Елизавета Львовна поднялась со стула. Высокая и прямая, она склонилась над маленькой белокурой женщиной с размазанной по ве́кам тушью:

– Страх, говоришь? Уж не за себя ли саму, дорогая моя? За потерянные, как вы там говорите, годы. А Ваньке, думаешь, не страшно? Да ему вдвойне приходится бояться. И за себя, и за тебя.

– Хватит, мама! Ты не у себя в госпитале! И здесь не война!

– Ошибаешься. С болезнью нужно воевать, а не за ушком у нее почесывать.

Елизавета Львовна положила руку на плечо дочери. Голос ее смягчился:

– Как ты не поймешь, Аля? Ваньке не особенным хочется быть, а обычным. И для этого его нужно вылечить.

Аля со злостью мазнула себя по мокрой щеке:

– А я, интересно, что делаю все эти годы?

– Не знаю, Аля, не знаю. Да только проку от этого чуть.

Аля щелчком отправила окурок в форточку и сказала:

– От твоего режима даже отец сбежал. А Ванька еще ребенок.

Елизавета Львовна не ответила. Она отвернулась к раковине и начала мыть чистую тарелку.

Аля знала, что у матери на шее, скрытый воротом водолазки, длится к лопатке рваный шрам от подлой смертоносной шрапнели. В детстве, в редкие минуты, когда мать была рядом, Аля гладила пальчиком этот шрам и спрашивала:

«Тебе больно, мама?»

«Нет, дочка, уже не больно».


Ваня проснулся от странного шума. Какое-то время он лежал с закрытыми глазами. Потом медленно осмотрел комнату, будто соединяя точки пунктира. Окна были плотно зашторены, отчего пунктир сбивался и все предметы казались незнакомыми.
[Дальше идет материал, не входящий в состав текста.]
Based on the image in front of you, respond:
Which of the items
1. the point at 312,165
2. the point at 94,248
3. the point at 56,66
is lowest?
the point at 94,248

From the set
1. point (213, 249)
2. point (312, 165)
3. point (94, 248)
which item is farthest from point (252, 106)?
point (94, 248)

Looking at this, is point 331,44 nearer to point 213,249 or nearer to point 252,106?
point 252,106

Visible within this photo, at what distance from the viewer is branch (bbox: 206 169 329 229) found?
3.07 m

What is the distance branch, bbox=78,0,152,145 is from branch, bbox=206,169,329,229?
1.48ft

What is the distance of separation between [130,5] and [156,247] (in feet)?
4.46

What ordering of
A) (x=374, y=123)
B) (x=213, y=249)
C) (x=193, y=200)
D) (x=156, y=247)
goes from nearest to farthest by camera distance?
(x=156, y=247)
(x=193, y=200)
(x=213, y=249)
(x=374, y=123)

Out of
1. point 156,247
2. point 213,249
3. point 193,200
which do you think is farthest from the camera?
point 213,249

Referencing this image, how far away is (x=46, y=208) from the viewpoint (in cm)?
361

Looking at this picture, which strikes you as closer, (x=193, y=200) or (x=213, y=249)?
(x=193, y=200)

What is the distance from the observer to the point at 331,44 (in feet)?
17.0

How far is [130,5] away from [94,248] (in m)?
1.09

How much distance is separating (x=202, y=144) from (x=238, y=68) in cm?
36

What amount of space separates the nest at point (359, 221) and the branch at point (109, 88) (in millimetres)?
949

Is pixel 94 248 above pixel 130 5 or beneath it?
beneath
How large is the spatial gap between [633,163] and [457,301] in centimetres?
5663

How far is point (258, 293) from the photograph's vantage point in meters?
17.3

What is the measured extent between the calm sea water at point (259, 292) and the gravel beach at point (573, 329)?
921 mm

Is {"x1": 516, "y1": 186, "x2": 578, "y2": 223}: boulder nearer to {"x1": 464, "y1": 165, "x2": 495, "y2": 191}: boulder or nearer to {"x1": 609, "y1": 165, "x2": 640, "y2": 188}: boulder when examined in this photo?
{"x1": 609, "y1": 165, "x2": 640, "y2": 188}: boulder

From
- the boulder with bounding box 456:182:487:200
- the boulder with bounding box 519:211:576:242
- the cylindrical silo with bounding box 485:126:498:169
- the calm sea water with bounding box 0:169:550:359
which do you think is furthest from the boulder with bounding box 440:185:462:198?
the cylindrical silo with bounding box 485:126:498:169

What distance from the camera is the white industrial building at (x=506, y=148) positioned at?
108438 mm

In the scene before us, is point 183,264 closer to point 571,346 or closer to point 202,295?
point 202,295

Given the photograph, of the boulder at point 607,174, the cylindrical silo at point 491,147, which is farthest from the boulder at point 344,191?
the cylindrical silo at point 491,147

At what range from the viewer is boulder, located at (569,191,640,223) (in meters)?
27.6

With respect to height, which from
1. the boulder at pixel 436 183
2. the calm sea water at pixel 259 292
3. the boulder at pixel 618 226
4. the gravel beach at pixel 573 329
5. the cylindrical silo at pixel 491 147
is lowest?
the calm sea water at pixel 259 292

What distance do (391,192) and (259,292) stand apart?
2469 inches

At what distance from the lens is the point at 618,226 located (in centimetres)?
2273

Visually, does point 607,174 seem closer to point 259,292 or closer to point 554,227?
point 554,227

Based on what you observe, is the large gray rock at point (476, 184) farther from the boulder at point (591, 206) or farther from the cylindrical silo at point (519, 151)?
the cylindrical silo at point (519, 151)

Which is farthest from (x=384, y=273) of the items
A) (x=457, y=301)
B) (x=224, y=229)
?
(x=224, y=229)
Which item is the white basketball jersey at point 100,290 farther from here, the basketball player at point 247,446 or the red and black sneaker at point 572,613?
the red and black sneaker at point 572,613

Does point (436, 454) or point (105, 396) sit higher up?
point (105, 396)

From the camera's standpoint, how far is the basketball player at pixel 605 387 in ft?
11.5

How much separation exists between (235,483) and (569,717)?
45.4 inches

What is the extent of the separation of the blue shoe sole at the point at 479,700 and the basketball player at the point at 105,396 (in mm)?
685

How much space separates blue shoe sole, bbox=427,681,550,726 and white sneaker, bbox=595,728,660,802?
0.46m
Откуда-то снизу слышались глухие удары о стену и крики:

– Таш-ши! Влево таш-ши! В другое лево, безбашля ты!

Потом снова что-то тяжело громыхнуло – и всё затихло.

Мучительно хотелось спать. Но сон этот был тягостным, противно сдавливал сердце, и оно расплющивалось о грудную клетку.

Стены всё еще неузнанной комнаты начали понемногу сдвигаться. Ваня не видел, но знал, что навесной балкон с ажурной решеткой поднялся, словно откидной мост, и вот сейчас замурует окно и балконную дверь.

Доктор говорил, что этот страх «иррациональный».

Какое хорошее, хрусткое слово. Разгрызть бы его, как тыквенную семечку, раздробить зубами. Вместе с самим страхом. Вместе со сжимающимися стенами. Вместе с чувством, что расплющенное сердце ударит сейчас в последний раз.

– Бабушка! Бабушка! – позвал он детским, плачущим голосом.

Елизавета Львовна вошла так быстро, будто стояла за дверью.

Она чуть раздвинула шторы, и мягкий, припылённый свет упал на безрыбный аквариум с булькающим водолазом внутри, забрался под абажур торшера, прошелся по пестрым книжным корешкам на полке и растекся по соломенно-желтому плетеному креслу.

– Как голова?

– Лучше, – ответил Ваня, хотя боль всё катила и катила свои железные составы сквозь тоннель, просверленный у него в висках.

– Ванька, хочешь, я тебя насмешу?

Он моргнул.

Бабушка убрала кружку с остывшим чаем и присела на стул:

– Это наши новые соседи шумели. Грузчики так внесли им шкаф, что тот застрял в дверях. Как влитой. Но эти остряки нашли выход – сняли у него заднюю стенку. Когда я спускалась, из квартиры через шкаф вышла девушка. Поздоровалась.

Ванька выглянул из-под пледа одним глазом.

– Какая девушка?

Бабушка усмехнулась:

– Такая же, как ты. Растрепанная, сутулится, ноги длинные, руки длинные. На локте приличная ссадина.